● **TASK TO COMPLETE**: Would you repeat all of the records underneath, exactly as written?

Records excerpted from a collection
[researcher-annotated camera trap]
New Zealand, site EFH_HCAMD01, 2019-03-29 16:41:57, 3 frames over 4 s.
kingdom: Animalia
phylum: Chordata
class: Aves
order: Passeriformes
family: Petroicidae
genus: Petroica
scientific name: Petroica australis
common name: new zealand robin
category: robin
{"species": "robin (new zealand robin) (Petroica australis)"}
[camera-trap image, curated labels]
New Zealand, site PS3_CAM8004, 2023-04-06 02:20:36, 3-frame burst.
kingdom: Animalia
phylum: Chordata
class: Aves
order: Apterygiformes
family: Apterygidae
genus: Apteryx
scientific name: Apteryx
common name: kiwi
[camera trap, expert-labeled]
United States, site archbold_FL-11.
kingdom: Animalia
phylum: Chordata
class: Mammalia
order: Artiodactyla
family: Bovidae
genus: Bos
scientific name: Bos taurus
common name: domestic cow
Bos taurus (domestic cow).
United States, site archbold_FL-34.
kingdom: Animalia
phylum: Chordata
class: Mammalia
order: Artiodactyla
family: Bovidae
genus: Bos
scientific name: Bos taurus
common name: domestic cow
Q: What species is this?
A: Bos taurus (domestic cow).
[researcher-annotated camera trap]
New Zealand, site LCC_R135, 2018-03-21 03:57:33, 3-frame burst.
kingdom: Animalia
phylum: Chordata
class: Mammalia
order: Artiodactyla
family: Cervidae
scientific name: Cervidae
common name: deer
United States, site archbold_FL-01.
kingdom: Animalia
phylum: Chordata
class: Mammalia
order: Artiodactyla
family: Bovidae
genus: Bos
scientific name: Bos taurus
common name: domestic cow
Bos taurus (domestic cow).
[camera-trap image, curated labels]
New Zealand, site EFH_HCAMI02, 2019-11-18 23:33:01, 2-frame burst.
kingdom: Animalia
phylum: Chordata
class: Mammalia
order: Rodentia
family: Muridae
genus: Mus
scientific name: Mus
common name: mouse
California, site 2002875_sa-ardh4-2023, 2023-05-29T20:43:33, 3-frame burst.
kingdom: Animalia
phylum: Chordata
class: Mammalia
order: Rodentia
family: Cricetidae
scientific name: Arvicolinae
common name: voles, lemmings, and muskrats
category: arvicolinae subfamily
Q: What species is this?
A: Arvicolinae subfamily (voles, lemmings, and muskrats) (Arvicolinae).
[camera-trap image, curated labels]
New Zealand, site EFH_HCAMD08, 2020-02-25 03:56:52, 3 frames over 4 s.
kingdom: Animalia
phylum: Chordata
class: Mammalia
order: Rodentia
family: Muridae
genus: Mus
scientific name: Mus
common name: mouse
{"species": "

● **SOLUTION TO THE EXERCISE**:
[researcher-annotated camera trap]
New Zealand, site EFH_HCAMD01, 2019-03-29 16:41:57, 3 frames over 4 s.
kingdom: Animalia
phylum: Chordata
class: Aves
order: Passeriformes
family: Petroicidae
genus: Petroica
scientific name: Petroica australis
common name: new zealand robin
category: robin
{"species": "robin (new zealand robin) (Petroica australis)"}
[camera-trap image, curated labels]
New Zealand, site PS3_CAM8004, 2023-04-06 02:20:36, 3-frame burst.
kingdom: Animalia
phylum: Chordata
class: Aves
order: Apterygiformes
family: Apterygidae
genus: Apteryx
scientific name: Apteryx
common name: kiwi
[camera trap, expert-labeled]
United States, site archbold_FL-11.
kingdom: Animalia
phylum: Chordata
class: Mammalia
order: Artiodactyla
family: Bovidae
genus: Bos
scientific name: Bos taurus
common name: domestic cow
Bos taurus (domestic cow).
United States, site archbold_FL-34.
kingdom: Animalia
phylum: Chordata
class: Mammalia
order: Artiodactyla
family: Bovidae
genus: Bos
scientific name: Bos taurus
common name: domestic cow
Q: What species is this?
A: Bos taurus (domestic cow).
[researcher-annotated camera trap]
New Zealand, site LCC_R135, 2018-03-21 03:57:33, 3-frame burst.
kingdom: Animalia
phylum: Chordata
class: Mammalia
order: Artiodactyla
family: Cervidae
scientific name: Cervidae
common name: deer
United States, site archbold_FL-01.
kingdom: Animalia
phylum: Chordata
class: Mammalia
order: Artiodactyla
family: Bovidae
genus: Bos
scientific name: Bos taurus
common name: domestic cow
Bos taurus (domestic cow).
[camera-trap image, curated labels]
New Zealand, site EFH_HCAMI02, 2019-11-18 23:33:01, 2-frame burst.
kingdom: Animalia
phylum: Chordata
class: Mammalia
order: Rodentia
family: Muridae
genus: Mus
scientific name: Mus
common name: mouse
California, site 2002875_sa-ardh4-2023, 2023-05-29T20:43:33, 3-frame burst.
kingdom: Animalia
phylum: Chordata
class: Mammalia
order: Rodentia
family: Cricetidae
scientific name: Arvicolinae
common name: voles, lemmings, and muskrats
category: arvicolinae subfamily
Q: What species is this?
A: Arvicolinae subfamily (voles, lemmings, and muskrats) (Arvicolinae).
[camera-trap image, curated labels]
New Zealand, site EFH_HCAMD08, 2020-02-25 03:56:52, 3 frames over 4 s.
kingdom: Animalia
phylum: Chordata
class: Mammalia
order: Rodentia
family: Muridae
genus: Mus
scientific name: Mus
common name: mouse
{"species": "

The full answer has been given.